We decided to try a version of this motorized feeder, switching the follower back to the bottom so that the feeder wheel would be less likely to get tangled. To create prototype feeder and follower wheels, Rehana and Selin wrapped a rubberized belt material around two stiff cardboard tubes and glued the ends in place.

To test the motor’s capabilities, we hooked it up to a benchtop power. Wanting to be able to see the output, we wrapped a rubber band around the rotational shaft, and looped a zip tie around this. Then, when we cranked up the voltage, we could see the movement of the zip tie.

This worked, so we graduated to trying to attached our feeder roller to the motor shaft. Claire wrapped the shaft with a few rubber bands for grip, and then wedged a rubberized LEGO tire over these. This was almost wide enough to friction-fit into the center of our feeder wheel but not quite, so Claire added some blue tape and medical vinyl for grip. This did the trick, and we were able to squeeze the homemade system onto the motor shaft and into the hollow roller. Now we could spin the feeder wheel with the motor!

We tested out our system, which worked well... until we cranked the voltage high enough that the centrifugal force ripped the belt off of its glue and flung it around at us. This is why we wear safety glasses!

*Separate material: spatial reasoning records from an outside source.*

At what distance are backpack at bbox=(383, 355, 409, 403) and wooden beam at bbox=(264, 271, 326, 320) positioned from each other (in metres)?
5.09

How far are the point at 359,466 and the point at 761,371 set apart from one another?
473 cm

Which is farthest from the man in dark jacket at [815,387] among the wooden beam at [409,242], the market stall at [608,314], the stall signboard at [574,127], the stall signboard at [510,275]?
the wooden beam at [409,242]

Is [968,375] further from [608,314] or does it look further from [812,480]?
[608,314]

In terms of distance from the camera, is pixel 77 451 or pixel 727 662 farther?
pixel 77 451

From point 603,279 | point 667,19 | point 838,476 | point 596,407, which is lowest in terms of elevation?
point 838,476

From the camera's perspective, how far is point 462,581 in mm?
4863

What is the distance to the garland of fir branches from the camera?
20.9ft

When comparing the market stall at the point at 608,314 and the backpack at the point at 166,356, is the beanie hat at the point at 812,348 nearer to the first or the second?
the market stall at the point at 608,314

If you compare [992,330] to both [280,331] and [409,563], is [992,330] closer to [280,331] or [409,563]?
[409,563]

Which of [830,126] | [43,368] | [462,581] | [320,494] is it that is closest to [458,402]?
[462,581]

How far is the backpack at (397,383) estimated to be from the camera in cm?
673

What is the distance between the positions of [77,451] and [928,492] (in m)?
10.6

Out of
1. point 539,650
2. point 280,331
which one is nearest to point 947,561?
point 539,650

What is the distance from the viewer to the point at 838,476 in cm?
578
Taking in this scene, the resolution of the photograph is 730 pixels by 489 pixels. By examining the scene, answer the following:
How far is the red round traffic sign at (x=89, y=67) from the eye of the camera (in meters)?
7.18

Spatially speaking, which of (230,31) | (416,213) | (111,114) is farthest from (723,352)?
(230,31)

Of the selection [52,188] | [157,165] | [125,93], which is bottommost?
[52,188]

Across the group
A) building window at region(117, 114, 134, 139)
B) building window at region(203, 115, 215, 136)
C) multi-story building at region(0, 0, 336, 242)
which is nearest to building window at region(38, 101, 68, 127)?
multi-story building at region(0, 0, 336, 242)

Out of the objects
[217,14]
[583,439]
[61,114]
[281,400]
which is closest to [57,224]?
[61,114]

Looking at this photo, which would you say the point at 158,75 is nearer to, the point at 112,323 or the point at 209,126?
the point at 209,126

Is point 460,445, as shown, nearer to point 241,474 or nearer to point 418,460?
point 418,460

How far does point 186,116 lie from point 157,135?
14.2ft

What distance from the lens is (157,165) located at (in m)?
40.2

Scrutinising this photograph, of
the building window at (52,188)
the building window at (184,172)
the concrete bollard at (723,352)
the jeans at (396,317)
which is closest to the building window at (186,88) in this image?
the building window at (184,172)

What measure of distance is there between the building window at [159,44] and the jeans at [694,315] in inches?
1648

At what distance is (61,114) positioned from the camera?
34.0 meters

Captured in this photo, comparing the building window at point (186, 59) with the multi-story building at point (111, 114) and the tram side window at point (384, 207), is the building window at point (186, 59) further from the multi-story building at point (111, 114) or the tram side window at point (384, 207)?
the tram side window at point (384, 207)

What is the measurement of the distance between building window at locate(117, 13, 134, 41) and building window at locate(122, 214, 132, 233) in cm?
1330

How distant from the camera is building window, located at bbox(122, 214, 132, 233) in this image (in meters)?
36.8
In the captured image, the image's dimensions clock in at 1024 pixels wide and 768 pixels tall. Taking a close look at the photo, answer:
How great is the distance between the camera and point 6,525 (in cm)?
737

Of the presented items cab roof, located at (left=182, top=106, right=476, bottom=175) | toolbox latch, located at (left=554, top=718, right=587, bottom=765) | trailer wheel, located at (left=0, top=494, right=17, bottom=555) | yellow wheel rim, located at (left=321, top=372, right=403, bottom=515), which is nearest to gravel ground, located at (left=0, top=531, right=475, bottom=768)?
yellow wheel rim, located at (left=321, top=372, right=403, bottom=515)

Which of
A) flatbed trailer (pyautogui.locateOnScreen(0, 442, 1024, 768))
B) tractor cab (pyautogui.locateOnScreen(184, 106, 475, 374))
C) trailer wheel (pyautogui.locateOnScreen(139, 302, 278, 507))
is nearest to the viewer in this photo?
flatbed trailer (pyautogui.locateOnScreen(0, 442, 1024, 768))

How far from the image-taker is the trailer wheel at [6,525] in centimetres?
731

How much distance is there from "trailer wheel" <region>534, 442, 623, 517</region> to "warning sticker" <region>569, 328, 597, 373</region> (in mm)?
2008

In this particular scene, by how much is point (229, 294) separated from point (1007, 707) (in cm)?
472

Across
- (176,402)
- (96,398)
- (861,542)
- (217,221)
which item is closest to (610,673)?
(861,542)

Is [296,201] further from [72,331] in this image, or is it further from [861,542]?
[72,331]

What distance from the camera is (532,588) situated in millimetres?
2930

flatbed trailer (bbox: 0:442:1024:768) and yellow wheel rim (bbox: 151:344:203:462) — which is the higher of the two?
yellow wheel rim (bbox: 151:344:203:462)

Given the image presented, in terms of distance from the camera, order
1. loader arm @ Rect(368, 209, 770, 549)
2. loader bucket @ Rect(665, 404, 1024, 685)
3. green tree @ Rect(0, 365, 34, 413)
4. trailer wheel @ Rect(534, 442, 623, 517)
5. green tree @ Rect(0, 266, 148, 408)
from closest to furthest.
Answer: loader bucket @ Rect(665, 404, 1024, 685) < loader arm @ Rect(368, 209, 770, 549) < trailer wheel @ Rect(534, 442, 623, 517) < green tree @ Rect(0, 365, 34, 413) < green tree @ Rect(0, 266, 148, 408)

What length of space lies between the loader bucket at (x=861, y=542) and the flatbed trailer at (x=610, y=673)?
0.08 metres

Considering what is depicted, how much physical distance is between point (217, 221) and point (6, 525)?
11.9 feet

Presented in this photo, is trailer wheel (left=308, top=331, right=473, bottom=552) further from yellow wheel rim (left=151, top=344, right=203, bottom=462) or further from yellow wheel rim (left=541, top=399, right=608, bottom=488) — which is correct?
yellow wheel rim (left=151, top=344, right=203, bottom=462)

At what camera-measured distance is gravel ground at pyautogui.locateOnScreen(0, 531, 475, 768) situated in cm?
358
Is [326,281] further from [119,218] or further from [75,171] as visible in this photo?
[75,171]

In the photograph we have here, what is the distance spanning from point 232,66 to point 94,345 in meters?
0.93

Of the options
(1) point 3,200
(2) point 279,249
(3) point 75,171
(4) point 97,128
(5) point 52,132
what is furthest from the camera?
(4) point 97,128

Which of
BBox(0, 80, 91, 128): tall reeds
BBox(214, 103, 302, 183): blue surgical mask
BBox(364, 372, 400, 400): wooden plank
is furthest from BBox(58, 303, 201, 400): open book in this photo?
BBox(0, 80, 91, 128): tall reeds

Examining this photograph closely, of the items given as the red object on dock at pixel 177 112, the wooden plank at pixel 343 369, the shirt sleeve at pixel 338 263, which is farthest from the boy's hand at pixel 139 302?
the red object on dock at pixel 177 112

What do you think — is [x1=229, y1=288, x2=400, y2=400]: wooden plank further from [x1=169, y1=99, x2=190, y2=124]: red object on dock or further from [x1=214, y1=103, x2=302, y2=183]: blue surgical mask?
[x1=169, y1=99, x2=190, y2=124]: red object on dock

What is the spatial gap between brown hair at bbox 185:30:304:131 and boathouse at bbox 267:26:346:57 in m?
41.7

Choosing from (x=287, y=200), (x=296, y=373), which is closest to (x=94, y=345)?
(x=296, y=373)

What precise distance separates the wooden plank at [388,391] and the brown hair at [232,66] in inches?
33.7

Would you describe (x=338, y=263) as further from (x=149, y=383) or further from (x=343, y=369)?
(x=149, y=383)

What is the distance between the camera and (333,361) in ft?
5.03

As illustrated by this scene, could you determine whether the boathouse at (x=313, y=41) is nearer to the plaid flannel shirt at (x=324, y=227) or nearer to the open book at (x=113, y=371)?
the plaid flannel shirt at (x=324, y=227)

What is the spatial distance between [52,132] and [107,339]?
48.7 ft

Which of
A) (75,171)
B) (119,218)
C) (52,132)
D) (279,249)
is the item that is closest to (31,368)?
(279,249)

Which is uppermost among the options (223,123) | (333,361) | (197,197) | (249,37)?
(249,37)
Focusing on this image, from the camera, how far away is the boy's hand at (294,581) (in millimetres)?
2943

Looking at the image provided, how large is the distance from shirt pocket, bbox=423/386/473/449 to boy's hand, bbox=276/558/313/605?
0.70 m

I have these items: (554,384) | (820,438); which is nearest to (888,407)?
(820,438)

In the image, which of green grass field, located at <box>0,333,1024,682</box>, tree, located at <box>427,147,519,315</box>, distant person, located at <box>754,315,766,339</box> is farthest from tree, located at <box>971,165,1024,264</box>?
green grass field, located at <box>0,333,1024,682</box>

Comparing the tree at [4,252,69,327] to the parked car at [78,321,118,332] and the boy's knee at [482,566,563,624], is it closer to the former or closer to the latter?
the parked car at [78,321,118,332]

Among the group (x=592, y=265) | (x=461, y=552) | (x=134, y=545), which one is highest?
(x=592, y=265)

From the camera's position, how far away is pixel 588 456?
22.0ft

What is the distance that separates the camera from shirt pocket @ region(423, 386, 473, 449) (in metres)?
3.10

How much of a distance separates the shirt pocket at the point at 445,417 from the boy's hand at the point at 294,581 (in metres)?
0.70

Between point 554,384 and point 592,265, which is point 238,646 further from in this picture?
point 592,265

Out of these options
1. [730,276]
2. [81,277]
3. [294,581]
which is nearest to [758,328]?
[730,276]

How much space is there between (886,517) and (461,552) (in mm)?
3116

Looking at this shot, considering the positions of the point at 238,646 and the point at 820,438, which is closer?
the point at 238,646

We replaced the belt with strong double-sided tape and tried again. This time, we got a little functionality but not much. We also had trouble maintaining even contact between the feeder roll and follower. Because the follower was cantilevered off its connection point to the motor, one end wanted to droop slightly lower than the other. This resulted in more downward force at one particular spot, which was enough to friction-burn a hole through the toilet paper there.

Eventually, through pure trial and error, we landed on a configuration that worked! Instead of the feeder wheel being stacked directly on top of the follower, we discovered that it needed to be stacked diagonally to it, set slightly back, in order to achieve the throw we were hoping for.

It was an exciting end to the evening, as we finally had proof of concept! We decided to add a fan back into the equation as well, hoping to supply some additional lift.